- **Task material**:
= = = =
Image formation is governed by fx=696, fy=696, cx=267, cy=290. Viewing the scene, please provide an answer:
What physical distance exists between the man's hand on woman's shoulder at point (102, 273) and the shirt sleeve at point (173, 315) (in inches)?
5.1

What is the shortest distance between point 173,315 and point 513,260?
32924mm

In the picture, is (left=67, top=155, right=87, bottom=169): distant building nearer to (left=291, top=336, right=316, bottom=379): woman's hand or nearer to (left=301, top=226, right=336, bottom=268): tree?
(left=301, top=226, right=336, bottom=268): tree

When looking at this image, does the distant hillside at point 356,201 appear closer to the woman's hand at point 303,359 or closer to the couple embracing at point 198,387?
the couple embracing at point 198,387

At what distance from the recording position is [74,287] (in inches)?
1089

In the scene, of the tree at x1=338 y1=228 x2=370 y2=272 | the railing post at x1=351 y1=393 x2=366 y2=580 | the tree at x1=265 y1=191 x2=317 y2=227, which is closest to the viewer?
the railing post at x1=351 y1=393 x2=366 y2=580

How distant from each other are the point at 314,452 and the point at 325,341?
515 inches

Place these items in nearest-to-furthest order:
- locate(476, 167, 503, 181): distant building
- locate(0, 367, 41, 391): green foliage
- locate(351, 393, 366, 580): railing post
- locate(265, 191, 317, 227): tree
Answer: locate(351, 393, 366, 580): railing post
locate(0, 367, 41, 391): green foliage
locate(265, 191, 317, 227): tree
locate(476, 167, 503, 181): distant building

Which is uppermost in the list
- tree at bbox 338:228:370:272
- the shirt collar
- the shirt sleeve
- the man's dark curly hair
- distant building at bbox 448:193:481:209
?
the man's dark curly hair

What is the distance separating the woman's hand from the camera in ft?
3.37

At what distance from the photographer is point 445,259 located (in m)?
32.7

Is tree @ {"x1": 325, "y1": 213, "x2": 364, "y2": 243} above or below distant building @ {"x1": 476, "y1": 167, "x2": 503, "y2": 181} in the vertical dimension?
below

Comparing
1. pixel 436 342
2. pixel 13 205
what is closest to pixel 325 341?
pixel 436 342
= = = =
- **Directions**: Transcribe all of the lines in the records precisely.

- **Output below**:
Image formation is governed by fx=696, fy=696, cx=267, cy=290. Viewing the scene, please provide an answer:
What physical distance exists between the man's hand on woman's shoulder at point (102, 273) and the shirt sleeve at point (173, 315) (in inches)?
5.1

What is the shortest distance between point 173,315 and point 513,260?
32924mm

In the picture, is (left=67, top=155, right=87, bottom=169): distant building nearer to (left=291, top=336, right=316, bottom=379): woman's hand or nearer to (left=301, top=226, right=336, bottom=268): tree?
(left=301, top=226, right=336, bottom=268): tree

When looking at this image, does the distant hillside at point 356,201 appear closer to the woman's hand at point 303,359 or closer to the couple embracing at point 198,387?
the couple embracing at point 198,387

At what distance from the recording position is [74,287] (in inches)?
1089

In the scene, of the tree at x1=338 y1=228 x2=370 y2=272 | the railing post at x1=351 y1=393 x2=366 y2=580 | the tree at x1=265 y1=191 x2=317 y2=227, which is closest to the viewer?
the railing post at x1=351 y1=393 x2=366 y2=580

How distant from each other are the point at 314,452 and the point at 325,341?
515 inches

Place these items in nearest-to-furthest order:
- locate(476, 167, 503, 181): distant building
- locate(0, 367, 41, 391): green foliage
- locate(351, 393, 366, 580): railing post
- locate(265, 191, 317, 227): tree
Answer: locate(351, 393, 366, 580): railing post
locate(0, 367, 41, 391): green foliage
locate(265, 191, 317, 227): tree
locate(476, 167, 503, 181): distant building

Which is uppermost in the list
- tree at bbox 338:228:370:272
- the shirt collar
- the shirt sleeve
- the man's dark curly hair
- distant building at bbox 448:193:481:209
?
the man's dark curly hair

What is the distance separating the woman's hand from the camera in ft?
3.37

At what distance from the photographer is point 445,259 located (in m)?
32.7

Is tree @ {"x1": 325, "y1": 213, "x2": 364, "y2": 243} above or below distant building @ {"x1": 476, "y1": 167, "x2": 503, "y2": 181} in the vertical dimension?
below

Comparing
1. pixel 436 342
2. pixel 13 205
what is closest to pixel 325 341?
pixel 436 342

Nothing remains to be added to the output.